Aim: Convert the stretch of the material below, from the line containing "How far from the camera does" through the end, into a numbered list with blank lines omitted.

(Raw records)
* * *

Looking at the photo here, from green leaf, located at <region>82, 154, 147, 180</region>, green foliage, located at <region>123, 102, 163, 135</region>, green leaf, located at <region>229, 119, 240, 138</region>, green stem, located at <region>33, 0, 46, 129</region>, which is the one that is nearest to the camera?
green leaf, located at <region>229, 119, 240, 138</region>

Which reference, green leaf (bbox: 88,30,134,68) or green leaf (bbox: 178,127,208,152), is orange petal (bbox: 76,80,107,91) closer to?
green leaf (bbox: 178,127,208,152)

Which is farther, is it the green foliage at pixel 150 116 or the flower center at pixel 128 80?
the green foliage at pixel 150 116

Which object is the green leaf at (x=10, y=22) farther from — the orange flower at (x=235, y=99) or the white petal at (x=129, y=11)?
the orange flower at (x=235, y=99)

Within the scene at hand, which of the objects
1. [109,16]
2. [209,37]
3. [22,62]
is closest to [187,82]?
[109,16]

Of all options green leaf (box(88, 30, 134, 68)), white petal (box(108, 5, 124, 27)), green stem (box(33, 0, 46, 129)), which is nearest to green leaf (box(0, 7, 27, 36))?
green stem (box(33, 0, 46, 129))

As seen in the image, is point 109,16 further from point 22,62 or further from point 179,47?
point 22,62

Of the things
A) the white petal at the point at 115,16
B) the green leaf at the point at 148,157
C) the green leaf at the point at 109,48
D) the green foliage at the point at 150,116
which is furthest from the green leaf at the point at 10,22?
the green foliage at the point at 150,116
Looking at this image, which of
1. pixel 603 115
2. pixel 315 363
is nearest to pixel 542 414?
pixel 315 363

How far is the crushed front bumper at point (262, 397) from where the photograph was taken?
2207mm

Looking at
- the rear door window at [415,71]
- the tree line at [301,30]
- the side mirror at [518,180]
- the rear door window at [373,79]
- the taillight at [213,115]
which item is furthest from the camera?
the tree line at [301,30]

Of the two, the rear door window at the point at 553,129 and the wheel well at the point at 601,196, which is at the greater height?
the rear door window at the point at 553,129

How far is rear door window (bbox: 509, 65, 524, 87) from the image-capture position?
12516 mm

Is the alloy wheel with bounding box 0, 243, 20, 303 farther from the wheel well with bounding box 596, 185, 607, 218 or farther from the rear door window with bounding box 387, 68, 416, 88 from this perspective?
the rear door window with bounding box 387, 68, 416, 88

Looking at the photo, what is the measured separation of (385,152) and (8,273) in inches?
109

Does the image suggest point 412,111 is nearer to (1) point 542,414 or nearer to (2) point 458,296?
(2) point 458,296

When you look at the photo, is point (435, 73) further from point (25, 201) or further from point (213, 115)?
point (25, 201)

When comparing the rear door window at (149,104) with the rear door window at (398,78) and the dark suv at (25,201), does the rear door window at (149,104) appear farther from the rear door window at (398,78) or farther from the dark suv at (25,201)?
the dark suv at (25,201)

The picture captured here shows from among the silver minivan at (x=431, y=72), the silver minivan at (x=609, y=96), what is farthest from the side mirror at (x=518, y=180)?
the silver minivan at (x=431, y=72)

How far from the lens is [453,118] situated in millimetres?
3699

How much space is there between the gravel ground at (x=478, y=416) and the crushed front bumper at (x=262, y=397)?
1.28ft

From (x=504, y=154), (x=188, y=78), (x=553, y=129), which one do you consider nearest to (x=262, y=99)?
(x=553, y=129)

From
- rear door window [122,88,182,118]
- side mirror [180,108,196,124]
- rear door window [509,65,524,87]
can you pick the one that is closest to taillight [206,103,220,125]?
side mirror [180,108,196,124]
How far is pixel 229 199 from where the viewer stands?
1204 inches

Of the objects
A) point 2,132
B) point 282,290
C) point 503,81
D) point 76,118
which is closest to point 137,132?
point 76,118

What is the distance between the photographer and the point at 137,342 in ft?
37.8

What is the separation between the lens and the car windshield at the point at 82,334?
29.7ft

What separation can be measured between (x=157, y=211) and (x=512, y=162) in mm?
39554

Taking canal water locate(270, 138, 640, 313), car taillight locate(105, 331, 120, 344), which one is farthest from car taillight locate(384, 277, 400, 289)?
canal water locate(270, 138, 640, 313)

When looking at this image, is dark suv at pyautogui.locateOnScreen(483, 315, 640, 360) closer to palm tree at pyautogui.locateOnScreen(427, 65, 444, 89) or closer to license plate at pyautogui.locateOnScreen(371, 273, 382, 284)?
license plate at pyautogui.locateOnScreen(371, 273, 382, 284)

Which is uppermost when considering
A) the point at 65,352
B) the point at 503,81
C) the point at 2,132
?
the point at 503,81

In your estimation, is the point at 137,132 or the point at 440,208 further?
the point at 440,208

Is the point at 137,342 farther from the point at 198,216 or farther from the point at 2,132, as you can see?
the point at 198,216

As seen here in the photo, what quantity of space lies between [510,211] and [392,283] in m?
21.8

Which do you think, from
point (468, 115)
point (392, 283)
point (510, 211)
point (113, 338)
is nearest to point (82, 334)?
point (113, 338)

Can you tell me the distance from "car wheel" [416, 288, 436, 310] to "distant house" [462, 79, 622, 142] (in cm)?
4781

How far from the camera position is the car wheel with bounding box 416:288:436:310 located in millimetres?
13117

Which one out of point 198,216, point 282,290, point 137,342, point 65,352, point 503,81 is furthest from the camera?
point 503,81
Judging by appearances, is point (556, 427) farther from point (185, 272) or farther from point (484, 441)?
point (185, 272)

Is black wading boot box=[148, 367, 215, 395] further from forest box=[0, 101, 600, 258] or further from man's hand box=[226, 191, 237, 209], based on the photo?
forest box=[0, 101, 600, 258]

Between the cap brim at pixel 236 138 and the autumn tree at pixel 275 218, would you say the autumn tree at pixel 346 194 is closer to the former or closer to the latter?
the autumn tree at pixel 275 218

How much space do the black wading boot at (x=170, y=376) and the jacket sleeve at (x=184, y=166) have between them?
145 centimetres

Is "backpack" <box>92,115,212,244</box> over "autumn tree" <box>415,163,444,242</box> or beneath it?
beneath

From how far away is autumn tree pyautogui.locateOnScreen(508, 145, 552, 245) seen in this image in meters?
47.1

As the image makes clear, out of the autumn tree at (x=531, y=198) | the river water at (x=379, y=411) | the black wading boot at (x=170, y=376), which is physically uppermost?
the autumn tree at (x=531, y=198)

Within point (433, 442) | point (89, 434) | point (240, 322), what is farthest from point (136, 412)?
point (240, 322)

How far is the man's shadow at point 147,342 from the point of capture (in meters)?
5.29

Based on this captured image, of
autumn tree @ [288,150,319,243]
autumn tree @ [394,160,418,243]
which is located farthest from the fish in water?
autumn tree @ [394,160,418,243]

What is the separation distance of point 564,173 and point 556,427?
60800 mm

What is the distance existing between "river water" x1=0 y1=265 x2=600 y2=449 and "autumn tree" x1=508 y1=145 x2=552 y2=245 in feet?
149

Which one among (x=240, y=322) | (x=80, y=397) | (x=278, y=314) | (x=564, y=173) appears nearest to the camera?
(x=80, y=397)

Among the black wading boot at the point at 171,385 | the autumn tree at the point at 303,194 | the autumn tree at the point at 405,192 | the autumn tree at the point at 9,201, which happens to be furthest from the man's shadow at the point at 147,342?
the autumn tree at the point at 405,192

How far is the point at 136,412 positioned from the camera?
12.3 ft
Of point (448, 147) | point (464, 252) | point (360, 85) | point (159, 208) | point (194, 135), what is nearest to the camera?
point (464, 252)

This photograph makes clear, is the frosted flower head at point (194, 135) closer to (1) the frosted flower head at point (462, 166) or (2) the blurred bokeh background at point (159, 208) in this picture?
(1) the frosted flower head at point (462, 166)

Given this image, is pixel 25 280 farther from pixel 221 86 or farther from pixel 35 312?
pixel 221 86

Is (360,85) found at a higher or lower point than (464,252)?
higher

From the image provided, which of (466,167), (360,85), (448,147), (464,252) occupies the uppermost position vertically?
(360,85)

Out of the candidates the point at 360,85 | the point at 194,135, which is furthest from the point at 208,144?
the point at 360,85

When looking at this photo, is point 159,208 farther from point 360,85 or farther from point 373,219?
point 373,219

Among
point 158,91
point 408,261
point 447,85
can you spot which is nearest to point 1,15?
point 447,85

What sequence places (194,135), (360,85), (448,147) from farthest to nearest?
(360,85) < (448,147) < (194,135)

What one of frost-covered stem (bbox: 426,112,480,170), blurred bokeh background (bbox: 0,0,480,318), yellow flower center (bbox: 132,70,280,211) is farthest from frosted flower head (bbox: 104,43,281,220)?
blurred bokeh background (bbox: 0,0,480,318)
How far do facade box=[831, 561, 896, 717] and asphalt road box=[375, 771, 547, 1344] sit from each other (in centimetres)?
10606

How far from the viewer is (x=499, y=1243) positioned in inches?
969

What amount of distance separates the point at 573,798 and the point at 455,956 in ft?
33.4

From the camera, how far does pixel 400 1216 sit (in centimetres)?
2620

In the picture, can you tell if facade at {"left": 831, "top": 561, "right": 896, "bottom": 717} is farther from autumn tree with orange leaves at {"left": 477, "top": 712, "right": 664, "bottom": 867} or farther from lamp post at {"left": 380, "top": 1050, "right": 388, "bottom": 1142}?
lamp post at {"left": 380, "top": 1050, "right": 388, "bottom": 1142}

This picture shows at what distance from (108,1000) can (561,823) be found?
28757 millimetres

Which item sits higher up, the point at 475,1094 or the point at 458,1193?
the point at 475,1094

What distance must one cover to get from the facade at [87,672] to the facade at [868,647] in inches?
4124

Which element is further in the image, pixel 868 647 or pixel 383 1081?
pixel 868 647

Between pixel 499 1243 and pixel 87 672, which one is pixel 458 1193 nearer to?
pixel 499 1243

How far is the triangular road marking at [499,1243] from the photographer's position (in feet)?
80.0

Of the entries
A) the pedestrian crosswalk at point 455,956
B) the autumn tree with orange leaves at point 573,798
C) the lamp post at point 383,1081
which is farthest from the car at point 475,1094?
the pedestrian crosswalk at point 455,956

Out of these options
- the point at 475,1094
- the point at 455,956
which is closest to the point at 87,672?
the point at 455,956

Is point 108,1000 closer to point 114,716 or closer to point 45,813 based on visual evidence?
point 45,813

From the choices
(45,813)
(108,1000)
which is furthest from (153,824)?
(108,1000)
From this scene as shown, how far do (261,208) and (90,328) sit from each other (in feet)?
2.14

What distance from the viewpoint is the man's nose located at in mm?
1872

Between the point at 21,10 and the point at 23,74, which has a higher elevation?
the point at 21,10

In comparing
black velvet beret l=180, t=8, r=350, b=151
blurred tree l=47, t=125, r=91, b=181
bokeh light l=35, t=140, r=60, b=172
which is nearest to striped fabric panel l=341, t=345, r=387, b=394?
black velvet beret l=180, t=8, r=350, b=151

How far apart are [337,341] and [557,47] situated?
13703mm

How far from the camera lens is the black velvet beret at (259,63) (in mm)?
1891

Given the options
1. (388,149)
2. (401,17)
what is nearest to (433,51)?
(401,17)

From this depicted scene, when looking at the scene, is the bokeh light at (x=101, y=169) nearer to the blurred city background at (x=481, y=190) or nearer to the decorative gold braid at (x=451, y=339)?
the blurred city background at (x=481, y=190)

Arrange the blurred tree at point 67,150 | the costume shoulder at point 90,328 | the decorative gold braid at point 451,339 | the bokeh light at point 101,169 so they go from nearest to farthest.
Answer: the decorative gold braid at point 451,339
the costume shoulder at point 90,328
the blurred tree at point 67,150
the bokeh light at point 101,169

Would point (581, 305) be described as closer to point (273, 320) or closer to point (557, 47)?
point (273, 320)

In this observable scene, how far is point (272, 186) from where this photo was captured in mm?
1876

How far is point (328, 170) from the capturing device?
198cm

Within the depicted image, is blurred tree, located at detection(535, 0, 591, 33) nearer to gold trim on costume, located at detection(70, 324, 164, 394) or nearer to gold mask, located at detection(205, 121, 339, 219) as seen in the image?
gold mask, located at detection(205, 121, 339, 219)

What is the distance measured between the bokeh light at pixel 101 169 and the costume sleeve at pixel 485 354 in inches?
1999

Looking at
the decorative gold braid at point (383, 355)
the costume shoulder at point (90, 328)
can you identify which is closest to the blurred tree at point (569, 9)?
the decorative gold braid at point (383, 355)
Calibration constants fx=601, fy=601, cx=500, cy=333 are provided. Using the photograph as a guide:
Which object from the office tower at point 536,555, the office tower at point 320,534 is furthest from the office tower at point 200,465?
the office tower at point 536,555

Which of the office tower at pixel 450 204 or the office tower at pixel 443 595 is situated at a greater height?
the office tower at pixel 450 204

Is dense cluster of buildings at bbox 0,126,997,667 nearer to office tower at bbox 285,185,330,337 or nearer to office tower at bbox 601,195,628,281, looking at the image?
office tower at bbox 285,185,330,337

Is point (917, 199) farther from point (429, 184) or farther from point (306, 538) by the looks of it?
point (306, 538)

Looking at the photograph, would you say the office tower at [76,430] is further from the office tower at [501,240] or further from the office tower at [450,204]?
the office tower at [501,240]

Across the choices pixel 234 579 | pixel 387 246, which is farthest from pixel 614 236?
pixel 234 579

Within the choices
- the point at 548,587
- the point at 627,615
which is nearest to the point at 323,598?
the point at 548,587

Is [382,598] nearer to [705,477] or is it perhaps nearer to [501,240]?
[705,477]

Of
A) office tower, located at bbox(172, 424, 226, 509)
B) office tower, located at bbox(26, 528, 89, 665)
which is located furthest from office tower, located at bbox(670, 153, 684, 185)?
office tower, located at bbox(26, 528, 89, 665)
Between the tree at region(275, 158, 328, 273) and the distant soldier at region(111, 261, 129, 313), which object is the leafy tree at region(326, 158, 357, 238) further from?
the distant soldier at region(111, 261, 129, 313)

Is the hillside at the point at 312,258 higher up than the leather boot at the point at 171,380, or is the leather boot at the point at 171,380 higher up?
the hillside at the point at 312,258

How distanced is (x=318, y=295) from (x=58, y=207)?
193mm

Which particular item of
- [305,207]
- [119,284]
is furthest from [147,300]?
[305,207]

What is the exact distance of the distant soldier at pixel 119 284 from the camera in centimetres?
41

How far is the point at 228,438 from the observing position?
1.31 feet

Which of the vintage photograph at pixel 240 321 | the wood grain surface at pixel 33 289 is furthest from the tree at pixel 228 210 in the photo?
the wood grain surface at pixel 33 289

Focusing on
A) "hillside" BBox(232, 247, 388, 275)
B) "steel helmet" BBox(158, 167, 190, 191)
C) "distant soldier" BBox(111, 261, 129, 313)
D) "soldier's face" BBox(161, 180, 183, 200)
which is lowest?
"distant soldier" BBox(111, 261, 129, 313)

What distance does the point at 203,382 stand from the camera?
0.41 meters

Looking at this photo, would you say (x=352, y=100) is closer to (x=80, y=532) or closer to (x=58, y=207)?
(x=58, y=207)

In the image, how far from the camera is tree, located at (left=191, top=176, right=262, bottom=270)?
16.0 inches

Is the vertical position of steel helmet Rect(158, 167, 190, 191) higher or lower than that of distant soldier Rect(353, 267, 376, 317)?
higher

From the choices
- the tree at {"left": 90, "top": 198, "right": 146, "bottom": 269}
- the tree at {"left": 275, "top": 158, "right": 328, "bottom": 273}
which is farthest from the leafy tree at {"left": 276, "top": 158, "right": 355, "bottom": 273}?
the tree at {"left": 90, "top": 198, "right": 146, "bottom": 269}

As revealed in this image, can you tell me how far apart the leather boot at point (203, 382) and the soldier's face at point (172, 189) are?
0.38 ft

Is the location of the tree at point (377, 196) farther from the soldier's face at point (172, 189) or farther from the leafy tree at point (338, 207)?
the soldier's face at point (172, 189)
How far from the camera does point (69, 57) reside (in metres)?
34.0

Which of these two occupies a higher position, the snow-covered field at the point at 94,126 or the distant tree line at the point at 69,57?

* * *

Task output:
1. How far from the camera does point (69, 57) reside (in metres)?
2. 34.0
3. Which of these two occupies a higher position, the snow-covered field at the point at 94,126 or the distant tree line at the point at 69,57?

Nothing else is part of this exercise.